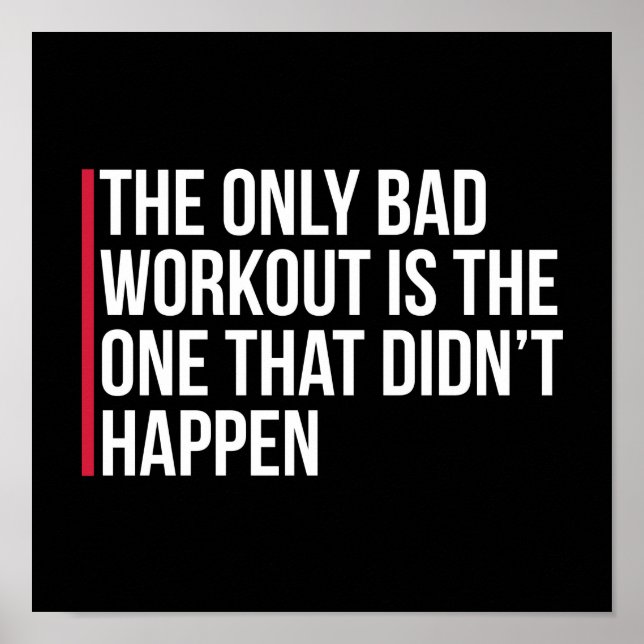 The Only Bad Workout Gym Quote Poster (Front)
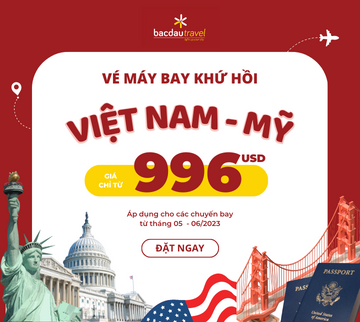 VIỆT NAM ✈ MỸ TỪ THÁNG 05 - 06/2023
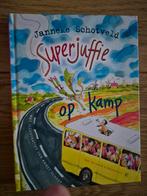 Janneke Schotveld - Superjuffie op kamp, Boeken, Ophalen of Verzenden, Fictie algemeen, Zo goed als nieuw, Janneke Schotveld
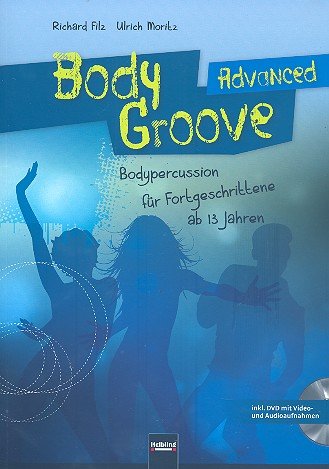 Preisvergleich Produktbild Body Groove advanced (+DVD) : Bodypercussion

**Exercise instructions**
The listing above is to be retyped exactly, with all pictures left out.

**Written reply**
 The Only Bad Workout Gym Quote Poster (Front)
 VIỆT NAM ✈ MỸ TỪ THÁNG 05 - 06/2023
 Janneke Schotveld - Superjuffie op kamp, Boeken, Ophalen of Verzenden, Fictie algemeen, Zo goed als nieuw, Janneke Schotveld
 Preisvergleich Produktbild Body Groove advanced (+DVD) : Bodypercussion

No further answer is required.